Haikubouwstenen 1. Het verrassingsmoment

door Klaus-Dieter Wirth

Dit is het eerste deel van een serie artikelen over de belangrijke vormelementen van haiku. Er is bewust voor gekozen om voorbeelden uit verschillende taalgebieden te gebruiken, waarmee wordt voorkomen dat er een soort navelstaren plaatsvindt. Haiku heeft wereldwijd opmars gemaakt en het is goed om kennis te nemen van wat er elders gebeurt.

De haiku’s zullen altijd eerst in de oorspronkelijke taal en schrijfwijze worden gepresenteerd. Waar het niet-Nederlandstalige haiku’s betreft wordt er een vertaling toegevoegd. Het vergelijken van beide versies kan voor kenners van de oorspronkelijke taal een extra genoegen vormen.

Omdat de ontstaansdata van de oorspronkelijke haiku’s bij mij niet bekend zijn, is het niet uit te sluiten dat enkele ervan door de betreffende auteur inmiddels alweer in een andere vorm gegoten zijn.
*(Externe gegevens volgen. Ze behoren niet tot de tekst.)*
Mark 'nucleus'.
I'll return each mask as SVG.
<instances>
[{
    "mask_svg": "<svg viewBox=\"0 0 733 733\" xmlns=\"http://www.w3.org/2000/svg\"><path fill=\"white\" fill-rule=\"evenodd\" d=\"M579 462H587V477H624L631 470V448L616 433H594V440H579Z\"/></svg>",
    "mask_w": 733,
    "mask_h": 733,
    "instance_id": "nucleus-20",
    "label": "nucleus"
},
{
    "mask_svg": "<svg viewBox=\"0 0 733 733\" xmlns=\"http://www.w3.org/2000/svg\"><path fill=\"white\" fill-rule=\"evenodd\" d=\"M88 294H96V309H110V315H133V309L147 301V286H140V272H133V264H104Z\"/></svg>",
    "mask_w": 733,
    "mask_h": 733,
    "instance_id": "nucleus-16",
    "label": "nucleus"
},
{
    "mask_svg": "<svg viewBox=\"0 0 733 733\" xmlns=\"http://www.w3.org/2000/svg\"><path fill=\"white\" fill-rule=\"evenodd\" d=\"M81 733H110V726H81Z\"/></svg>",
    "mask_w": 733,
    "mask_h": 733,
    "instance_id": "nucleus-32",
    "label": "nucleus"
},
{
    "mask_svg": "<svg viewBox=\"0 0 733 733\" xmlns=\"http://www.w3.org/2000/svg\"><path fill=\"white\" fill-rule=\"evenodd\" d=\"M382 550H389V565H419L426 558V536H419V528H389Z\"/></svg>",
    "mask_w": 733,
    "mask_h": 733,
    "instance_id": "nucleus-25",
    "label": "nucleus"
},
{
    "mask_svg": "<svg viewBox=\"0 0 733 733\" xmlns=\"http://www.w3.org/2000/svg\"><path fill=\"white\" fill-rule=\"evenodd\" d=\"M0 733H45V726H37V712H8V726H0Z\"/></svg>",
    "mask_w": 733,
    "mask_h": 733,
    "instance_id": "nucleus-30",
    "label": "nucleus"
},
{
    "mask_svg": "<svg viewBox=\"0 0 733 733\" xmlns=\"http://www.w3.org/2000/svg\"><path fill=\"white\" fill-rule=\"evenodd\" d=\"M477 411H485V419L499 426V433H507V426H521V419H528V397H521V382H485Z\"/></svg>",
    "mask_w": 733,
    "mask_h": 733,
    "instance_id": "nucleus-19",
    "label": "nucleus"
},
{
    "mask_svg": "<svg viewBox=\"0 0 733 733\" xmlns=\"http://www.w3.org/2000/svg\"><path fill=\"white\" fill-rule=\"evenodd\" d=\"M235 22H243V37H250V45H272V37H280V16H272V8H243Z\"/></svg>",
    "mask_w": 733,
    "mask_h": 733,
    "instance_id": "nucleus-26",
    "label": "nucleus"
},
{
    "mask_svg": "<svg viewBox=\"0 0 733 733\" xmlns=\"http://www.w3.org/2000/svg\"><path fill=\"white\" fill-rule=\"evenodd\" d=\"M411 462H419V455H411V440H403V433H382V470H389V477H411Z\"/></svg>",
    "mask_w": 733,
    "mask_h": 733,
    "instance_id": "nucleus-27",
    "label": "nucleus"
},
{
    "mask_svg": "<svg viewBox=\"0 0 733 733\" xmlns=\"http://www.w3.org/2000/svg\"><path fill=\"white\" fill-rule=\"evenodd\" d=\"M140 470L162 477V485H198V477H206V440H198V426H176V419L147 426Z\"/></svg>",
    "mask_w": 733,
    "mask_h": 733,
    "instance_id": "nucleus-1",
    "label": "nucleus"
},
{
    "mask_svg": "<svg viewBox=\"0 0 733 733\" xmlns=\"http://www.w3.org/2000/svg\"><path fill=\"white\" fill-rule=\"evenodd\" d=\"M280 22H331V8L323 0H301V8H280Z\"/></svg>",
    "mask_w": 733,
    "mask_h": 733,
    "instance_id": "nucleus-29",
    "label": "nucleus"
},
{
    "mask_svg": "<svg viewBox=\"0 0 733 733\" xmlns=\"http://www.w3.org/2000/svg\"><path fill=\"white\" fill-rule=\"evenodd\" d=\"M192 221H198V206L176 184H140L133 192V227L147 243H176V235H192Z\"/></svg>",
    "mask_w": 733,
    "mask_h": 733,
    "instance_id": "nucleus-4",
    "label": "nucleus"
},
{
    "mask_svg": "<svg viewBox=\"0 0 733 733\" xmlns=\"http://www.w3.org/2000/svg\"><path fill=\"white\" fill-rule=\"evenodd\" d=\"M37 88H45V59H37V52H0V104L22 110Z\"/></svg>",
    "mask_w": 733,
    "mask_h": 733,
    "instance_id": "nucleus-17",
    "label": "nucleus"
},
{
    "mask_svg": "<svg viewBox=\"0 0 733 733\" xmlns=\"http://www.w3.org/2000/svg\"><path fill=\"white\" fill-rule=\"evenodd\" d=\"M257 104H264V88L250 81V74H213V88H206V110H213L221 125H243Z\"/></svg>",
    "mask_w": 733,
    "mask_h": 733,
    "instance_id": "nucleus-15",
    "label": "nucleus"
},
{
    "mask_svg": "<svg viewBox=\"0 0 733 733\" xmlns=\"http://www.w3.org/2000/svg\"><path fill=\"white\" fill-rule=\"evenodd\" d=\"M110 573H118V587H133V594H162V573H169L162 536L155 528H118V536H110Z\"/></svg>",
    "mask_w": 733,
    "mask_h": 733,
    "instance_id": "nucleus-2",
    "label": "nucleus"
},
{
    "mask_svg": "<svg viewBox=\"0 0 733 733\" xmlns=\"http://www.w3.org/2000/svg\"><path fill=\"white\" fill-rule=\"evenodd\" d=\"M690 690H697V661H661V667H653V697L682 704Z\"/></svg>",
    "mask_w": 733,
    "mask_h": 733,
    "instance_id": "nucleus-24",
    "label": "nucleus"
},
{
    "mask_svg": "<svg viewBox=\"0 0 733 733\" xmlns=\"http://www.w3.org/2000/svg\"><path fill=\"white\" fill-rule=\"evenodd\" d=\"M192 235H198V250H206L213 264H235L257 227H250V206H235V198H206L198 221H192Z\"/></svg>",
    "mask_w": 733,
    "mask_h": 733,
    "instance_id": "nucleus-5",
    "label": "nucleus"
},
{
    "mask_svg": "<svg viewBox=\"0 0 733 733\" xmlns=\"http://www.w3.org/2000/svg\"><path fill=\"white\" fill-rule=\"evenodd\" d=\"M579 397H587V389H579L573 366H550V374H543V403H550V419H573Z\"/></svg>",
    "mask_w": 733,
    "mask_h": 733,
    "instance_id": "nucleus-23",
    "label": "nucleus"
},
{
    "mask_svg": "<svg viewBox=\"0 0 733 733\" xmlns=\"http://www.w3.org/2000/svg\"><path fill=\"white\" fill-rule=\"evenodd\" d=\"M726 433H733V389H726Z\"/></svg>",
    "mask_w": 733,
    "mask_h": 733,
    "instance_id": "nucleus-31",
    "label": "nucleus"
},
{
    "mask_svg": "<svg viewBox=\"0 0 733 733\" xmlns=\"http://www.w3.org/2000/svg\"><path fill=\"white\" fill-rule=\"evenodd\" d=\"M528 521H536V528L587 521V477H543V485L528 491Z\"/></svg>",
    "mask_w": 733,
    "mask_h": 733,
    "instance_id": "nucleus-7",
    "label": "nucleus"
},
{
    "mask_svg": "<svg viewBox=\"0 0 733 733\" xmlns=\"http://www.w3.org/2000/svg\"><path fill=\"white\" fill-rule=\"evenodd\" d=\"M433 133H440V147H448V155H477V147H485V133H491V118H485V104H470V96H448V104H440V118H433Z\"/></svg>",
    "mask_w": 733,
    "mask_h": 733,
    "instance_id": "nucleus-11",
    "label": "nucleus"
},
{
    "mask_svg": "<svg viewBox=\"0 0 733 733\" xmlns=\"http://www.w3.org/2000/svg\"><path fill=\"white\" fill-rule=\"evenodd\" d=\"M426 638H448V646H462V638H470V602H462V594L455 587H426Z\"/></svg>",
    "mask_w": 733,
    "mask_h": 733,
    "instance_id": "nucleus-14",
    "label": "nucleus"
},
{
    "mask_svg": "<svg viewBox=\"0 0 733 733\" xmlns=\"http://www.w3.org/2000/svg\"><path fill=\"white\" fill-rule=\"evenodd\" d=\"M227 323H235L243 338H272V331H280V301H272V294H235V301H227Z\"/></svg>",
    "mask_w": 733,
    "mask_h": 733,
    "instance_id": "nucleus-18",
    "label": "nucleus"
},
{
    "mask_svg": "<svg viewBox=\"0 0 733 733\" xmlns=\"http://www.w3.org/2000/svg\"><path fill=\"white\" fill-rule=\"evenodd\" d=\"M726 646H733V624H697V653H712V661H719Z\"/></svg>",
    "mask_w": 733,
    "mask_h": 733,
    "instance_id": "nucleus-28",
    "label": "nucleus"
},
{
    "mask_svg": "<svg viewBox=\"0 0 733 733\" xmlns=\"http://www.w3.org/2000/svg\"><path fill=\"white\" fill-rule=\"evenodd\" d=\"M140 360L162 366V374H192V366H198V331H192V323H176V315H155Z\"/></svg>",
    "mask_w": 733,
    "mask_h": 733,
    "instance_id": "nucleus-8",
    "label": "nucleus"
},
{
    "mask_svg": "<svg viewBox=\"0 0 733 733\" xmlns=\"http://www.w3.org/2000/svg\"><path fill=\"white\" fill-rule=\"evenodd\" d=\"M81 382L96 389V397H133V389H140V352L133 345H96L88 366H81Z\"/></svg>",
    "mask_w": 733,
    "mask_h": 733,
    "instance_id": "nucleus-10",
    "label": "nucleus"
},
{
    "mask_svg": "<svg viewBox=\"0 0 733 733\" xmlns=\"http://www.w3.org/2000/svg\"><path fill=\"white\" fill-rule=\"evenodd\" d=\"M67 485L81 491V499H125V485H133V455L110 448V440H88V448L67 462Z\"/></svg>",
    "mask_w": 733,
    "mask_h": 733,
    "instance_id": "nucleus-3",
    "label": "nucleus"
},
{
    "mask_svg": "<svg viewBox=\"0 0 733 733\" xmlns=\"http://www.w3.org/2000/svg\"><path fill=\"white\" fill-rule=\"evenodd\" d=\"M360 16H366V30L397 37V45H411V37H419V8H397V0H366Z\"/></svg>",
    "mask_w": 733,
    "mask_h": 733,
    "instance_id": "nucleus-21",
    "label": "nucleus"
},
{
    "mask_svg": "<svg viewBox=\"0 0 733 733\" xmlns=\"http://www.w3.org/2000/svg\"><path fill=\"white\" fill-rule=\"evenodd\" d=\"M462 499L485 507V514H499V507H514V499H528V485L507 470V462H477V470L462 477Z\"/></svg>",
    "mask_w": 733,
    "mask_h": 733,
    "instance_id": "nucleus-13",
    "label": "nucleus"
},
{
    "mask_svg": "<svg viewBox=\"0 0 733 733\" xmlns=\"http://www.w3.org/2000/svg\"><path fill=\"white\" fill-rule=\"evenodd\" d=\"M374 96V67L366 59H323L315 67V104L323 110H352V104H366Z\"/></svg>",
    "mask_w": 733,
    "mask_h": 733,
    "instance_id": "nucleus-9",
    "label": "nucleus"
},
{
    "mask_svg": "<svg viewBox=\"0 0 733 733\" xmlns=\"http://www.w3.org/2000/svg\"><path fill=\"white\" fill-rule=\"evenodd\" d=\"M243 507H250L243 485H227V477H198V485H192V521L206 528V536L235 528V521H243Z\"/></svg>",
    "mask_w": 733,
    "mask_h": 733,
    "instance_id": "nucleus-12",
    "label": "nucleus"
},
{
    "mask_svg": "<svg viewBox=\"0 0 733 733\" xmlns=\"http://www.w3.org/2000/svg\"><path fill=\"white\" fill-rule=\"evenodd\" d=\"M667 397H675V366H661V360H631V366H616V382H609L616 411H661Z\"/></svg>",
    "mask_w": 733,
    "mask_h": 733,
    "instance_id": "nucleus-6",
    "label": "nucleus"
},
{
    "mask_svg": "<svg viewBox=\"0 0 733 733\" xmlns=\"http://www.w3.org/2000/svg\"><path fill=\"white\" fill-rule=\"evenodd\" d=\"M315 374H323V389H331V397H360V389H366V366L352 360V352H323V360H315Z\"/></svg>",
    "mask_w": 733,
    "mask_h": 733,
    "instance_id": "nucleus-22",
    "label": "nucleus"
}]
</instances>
Een wezenskenmerk van haiku is wel het ontdekken van het ongewone in het alledaagse, vastgelegd in een momentopname die het onverwachte onverhoeds, en daarmee dus te effectiever, presenteert. Zo wordt de verwondering van de auteur rechtstreeks doorgegeven aan de lezer/toehoorder, alsof het om iets zelf-beleefds gaat. Dat komt het naklinken/resoneren ervan (join) in het Japans) ten goede, hetgeen ook een kenmerk van haiku is. Begrijpelijkerwijze komt het verrassingsmoment vrijwel uitsluitend pas aan het slot, in de derde regel of zelfs pas in het laatste woord, tot stand.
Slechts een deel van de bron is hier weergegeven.